En el día, Apolo se tomaba al menos una o dos horas para entrenarla, y en el mes que llevaban, había mejorado muchísimo.
—Es muy buen maestro —comentó con tono exageradamente dulce.
Apolo rodó los ojos.
—Supongo que no has resultado ser tan desesperante como esperaba.
Antheia sabía que solo buscaba molestarla. De alguna manera, en algún punto de las lecciones se encontraron bromeando.
El dios debía admitir que su joven esposa podía ser realmente agradable.
—¿Qué otros talentos tienes? —preguntó apoyando su enorme arco de oro en el césped.
Antheia ladeó la cabeza, pensativa.
—Toco la lira, la kithara, el aulo y la krotala, principalmente para eventos religiosos. Sé pintar, tejer y bordar. Aunque también disfruto del cuidado de las plantas.
Apolo asintió, sorprendentemente, complacido con su respuesta.
Y por las noches, hacer el amor se sentía como algo más que solo un deber.
Al menos, por momentos, había risas.
Se dejó caer sobre ella, aún dentro suyo, enterró la cara entre sus senos y no parecía querer despegarse de ahí, comenzó con pequeños besos desde el centro, subiendo lentamente por el seno derecho hasta llegar al pezón. Succionaba, lamía y mordía, llenándolo de saliva hasta dejarlo rojo. Con la otra mano pellizcaba y acariciaba, pasando de un tirón a un lento roce.
—Mi señor, usted parece más casado con ellas que conmigo.
—Son la cosa más hermosa que haya visto jamás —murmuró contra la piel—. Y son solamente mías.
Antheia soltó una carcajada demasiado escandalosa para lo que siempre le habían dicho que debía hacer.
Solo risitas, nunca risas fuertes.
Pero en ese momento, aquella carcajada le nació del alma. Y se perdió en un gritó cuando él la mordió, antes de unirse a ella en más risas.
Sí. Antheia estaba complacida del avance realizado.

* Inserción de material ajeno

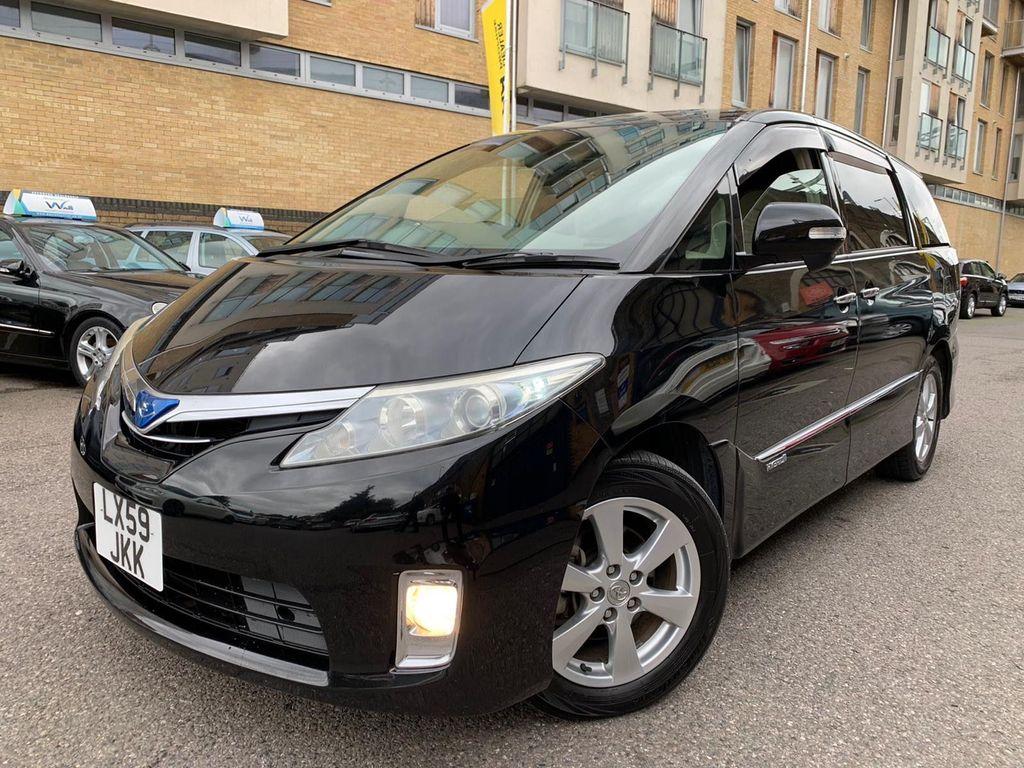 Toyota Estima MPV 2.4 HYBRID+AUTO+7 SEATS+FACE LIFT MODEL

Apolo se había marchado esa mañana, pasaría unos días de caza con su hermana, Artemisa. Miró a su alrededor. La estancia principal del harem estaba vacía.
—¿Dónde están todos?
—Las musas organizaron una comida en el jardín —respondió Liria en voz baja.
Apretó los dientes.
A pesar de haber hecho avances, Apolo aún no le daba el lugar que le correspondía y eso hacía que nadie en el templo la respetase todavía.
Levantó la barbilla. No iba a dejar que la hicieran a un lado.
Se encaminó a los jardines, sabiendo que probablemente no sería bien recibida, pero no le importaba.
Al llegar, el aire estaba cargado de risas y conversaciones animadas. Las mesas estaban dispuestas con esmero, adornadas con frutas frescas, pan recién horneado, carnes asadas y copas de vino reluciente.
Las musas se encontraban dispersas, hablando con cada una de las demás mujeres, incluso los cuatro hombres que a veces veía coquetear con Apolo estaban allí. Todos llevándose maravillosamente entre ellos, sin peleas, ni celos. Nada.
Solo ella era la intrusa.
Al verla, algunas dejaron de hablar y la miraron con evidente desaprobación y desdén.
—Buenos días —dijo con una sonrisa diplomática, ignorando el ambiente hostil.
—Antheia, no esperábamos que te unieras a nosotras —dijo Terpsícore, con una sonrisa que no alcanzaba sus ojos.
—No sabía que almorzarían en el jardín.
Murmuraron respuestas ininteligibles, y otras simplemente la ignoraron. Antheia avanzó hacia la mesa, buscando un lugar donde sentarse. Todos los asientos parecían ocupados, estratégicamente ubicados para evitar dejar un espacio a su lado.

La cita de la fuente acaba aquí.